For seven hours, we poets talked, wrote and shared what we wrote. We could write anywhere we wanted, so people spread out on the lawn, the stairs, and the benches scattered around. Most of us were boomers, nearly all women about my age who knew the value of a day with nothing pulling at us. We had time to think, time to write, and time to make new friends. Two of us were celebrating birthdays on Saturday, and mine was Sunday. Lots of Pisces are poets. For me, that day was the perfect gift.
So, I have survived another birthday in good health. And the Facebook good wishes are still pouring in. Thank you to everyone. I am blessed.

Focus! Running on Overload, as Usual


My life is like a kaleidoscope, full of different images that come out different every time I look. What I need is a telescope that focuses on just one thing.

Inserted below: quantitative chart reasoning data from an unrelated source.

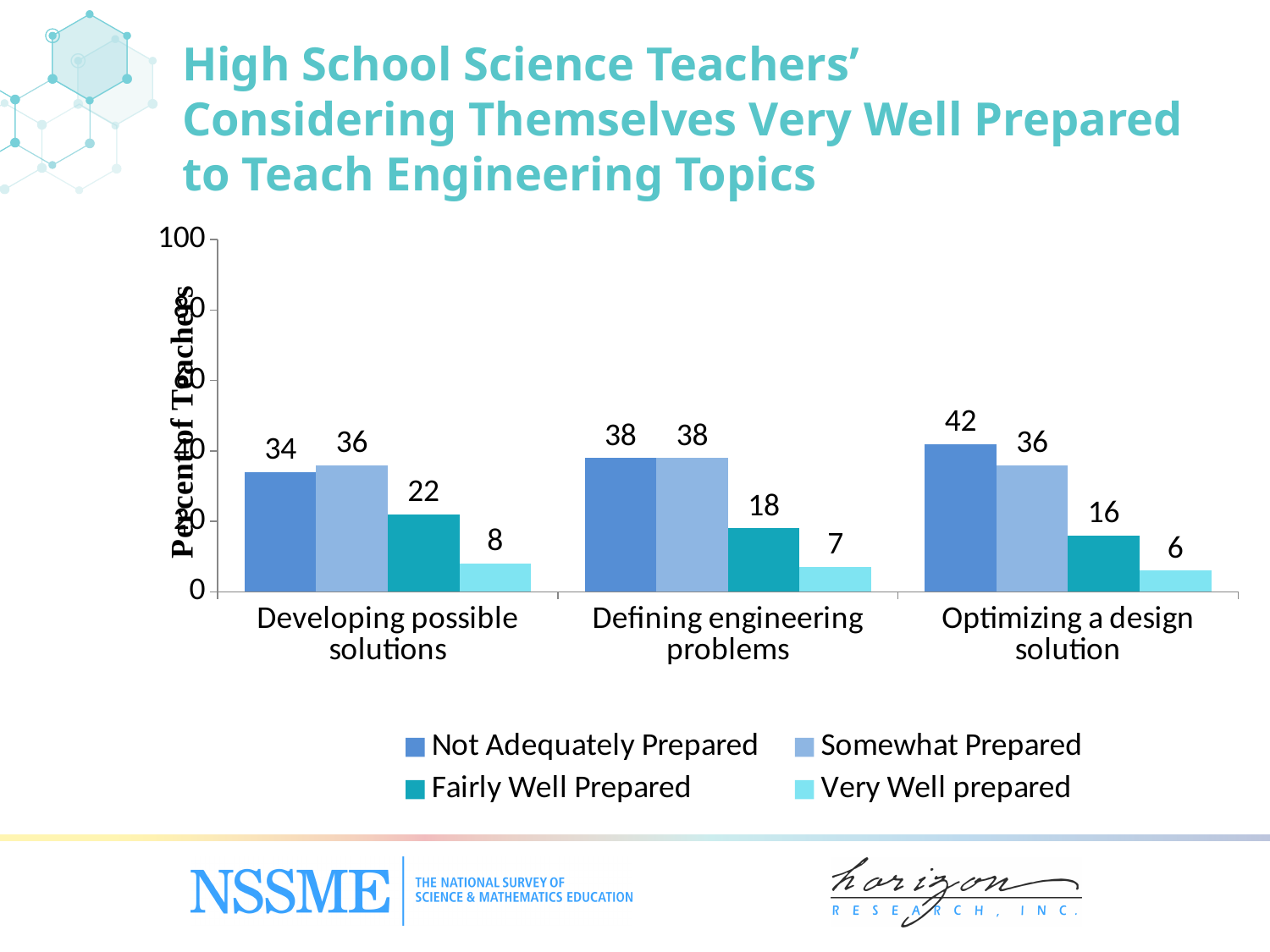
Which series is shown in the lightest blue colour? Very Well prepared Which category has the highest value for Not Adequately Prepared? Optimizing a design solution How many series does the legend list? 4 What is the label of the y axis? Percent of Teachers What is the value for Not Adequately Prepared in the Developing possible solutions category? 34 What kind of chart is shown on the slide? Bar chart Which is larger in the Optimizing a design solution category: Not Adequately Prepared or Somewhat Prepared? Not Adequately Prepared Which category has the lowest value for Very Well prepared? Optimizing a design solution What is the value for Very Well prepared in the Defining engineering problems category? 7 What is the value for Fairly Well Prepared in the Optimizing a design solution category? 16 What is the difference between the Somewhat Prepared and Fairly Well Prepared values in the Developing possible solutions category? 14 How many categories are shown on the x axis? 3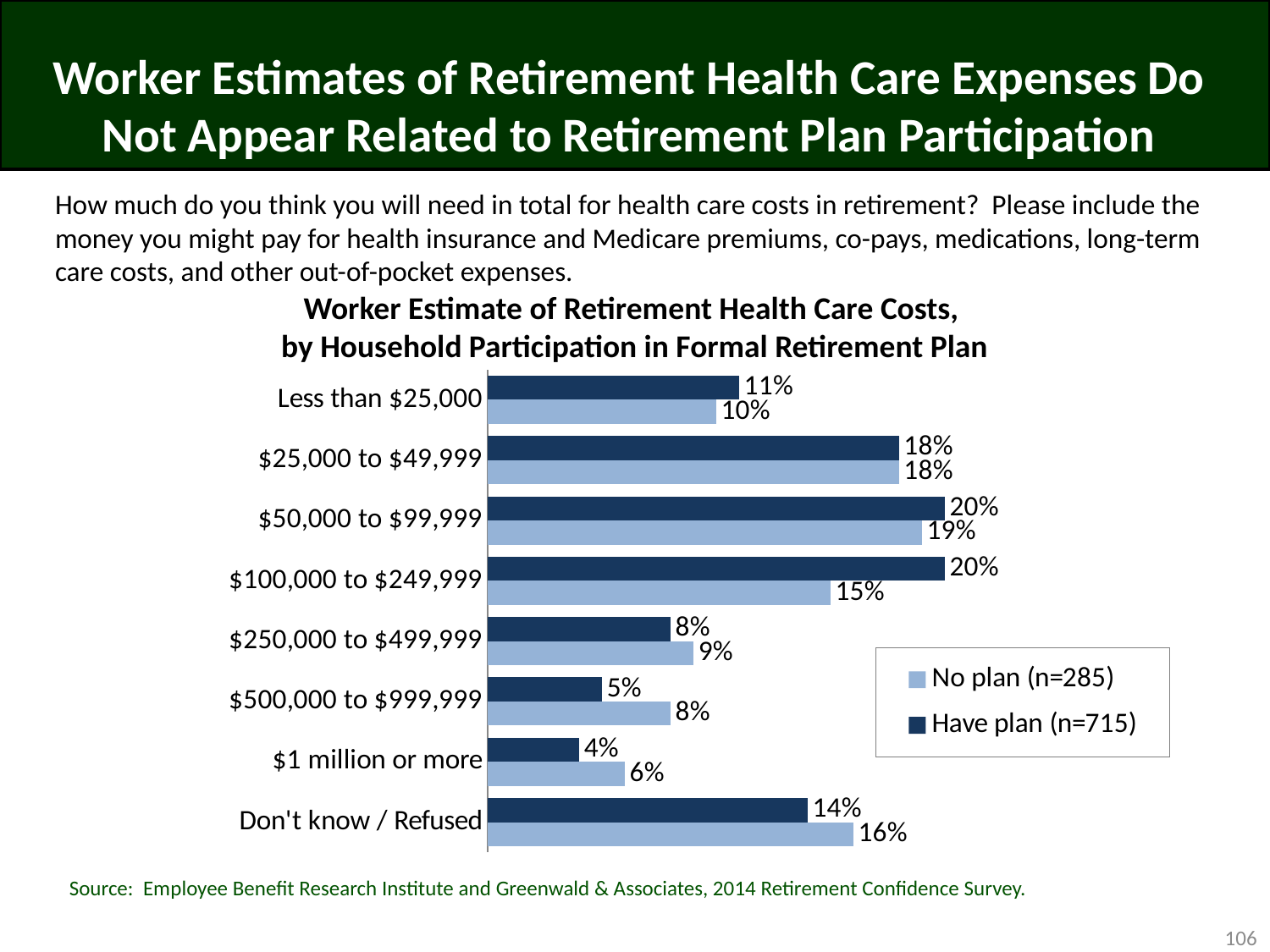
What kind of chart is shown on the slide? bar chart What is the difference between the No plan and Have plan values in the $500,000 to $999,999 category? 3% Which category has the lowest value for Have plan? $1 million or more What sample size does the legend give for the Have plan series? n=715 Which category has the highest value for No plan? $50,000 to $99,999 How many categories are shown on the chart? 8 In the $1 million or more category, which is larger, the Have plan value or the No plan value? No plan What is the value for No plan in the Don't know / Refused category? 16% What is the difference between the Have plan and No plan values in the $100,000 to $249,999 category? 5% What is the value for No plan in the $500,000 to $999,999 category? 8% What is the value for Have plan in the $100,000 to $249,999 category? 20% How many series does the legend list? 2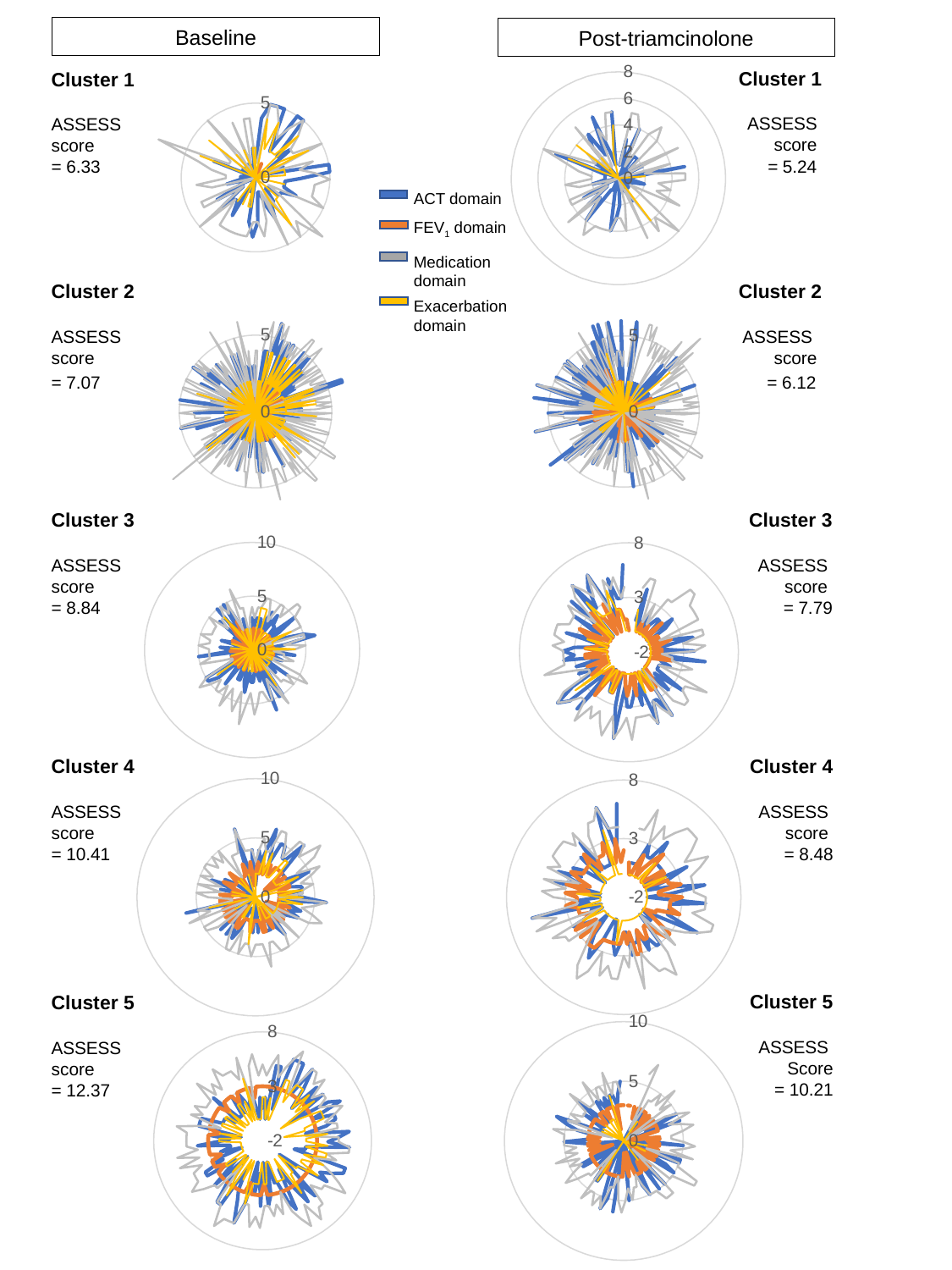
What is the ASSESS score for Cluster 5 at Baseline? 12.37 How many clusters are shown in the Baseline column? 5 How many series does the legend list? 4 What is the difference between the Baseline and Post-triamcinolone ASSESS scores for Cluster 4? 1.93 What is the ASSESS score for Cluster 3 Post-triamcinolone? 7.79 Which cluster has the lowest ASSESS score Post-triamcinolone? Cluster 1 Which cluster has the highest ASSESS score at Baseline? Cluster 5 What kind of chart is used for each cluster on the slide? Radar chart What is the ASSESS score for Cluster 1 at Baseline? 6.33 Is the Baseline ASSESS score for Cluster 2 larger or smaller than its Post-triamcinolone ASSESS score? Larger What is the title of the right-hand column of charts? Post-triamcinolone Which series is shown in orange in the legend? FEV1 domain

You see, I have this problem. I keep signing up for stuff and starting new projects, then find myself so overwhelmed by all that I have to do that I can’t do anything but play Spider Solitaire or read posts about the latest episode of “The Bachelor.” Or, I spend all my time getting organized and don’t have time left to do anything. But look at all these nifty folders with their neat little labels.
This morning I’m longing for one great thing to focus on, and I don’t know what that is. Part of this is post-novel depression. My new novel is finished as far as I can go for the moment. Now I’m in the marketing phase, which consists of a lot of sending things out and waiting for responses.
I’ve got a million other things to do. Okay, not a million, but I’ll bet I could come up with a hundred. The list of writing projects is endless, I’m teaching at the CatholicWriters Conference and the Northwest Poets’ Concord in the near future, I have countless songs I want to learn or get better at, I’ve got work to do for my music minister job, I have friends and relatives I should call, yoga I should do, more books than I could read if I live to 150, errands I should run, and the house needs lots of TLC. Now I’m the new acting president of Writers on the Edge, which is looking very much like another job. It’s wonderful. I’m happy about it, but it’s time-consuming. Plus Annie always wants to snuggle, eat, or go for a walk.Generally I finish everything that needs doing, but the non-essentials get put on indefinite hold. For example, I haven’t washed last night’s dishes yet. I was busy watching the Academy Awards and folding laundry. And responding to emails during the commercials.
Anyway, my most recent agreement was signing up for the A to Z blog challenge. Oh yes, I did. It happens in April. (Isn’t that the month I’m doing the Poem a Day challenge?) The bloggers who sign up agree to publish a post inspired by a letter of the alphabet every day except Sunday. We will also visit each other’s blogs, comment, share, and add them to our blogrolls.
Okay. I have four blogs of my own: this one, Childless by Marriage, Writer Aid, and Sue Lick’s Newsletter. I could just share among myself. 
I know, I know. I already see a therapist. Besides, I know I’m not the only one addicted to staying busy.  Do you say yes too much for your own good? Please share in the comments and make me feel better.
I thought I’d warm up for the A-to-Z challenge by starting with numbers. Today’s number is one. One task down, 99 to go.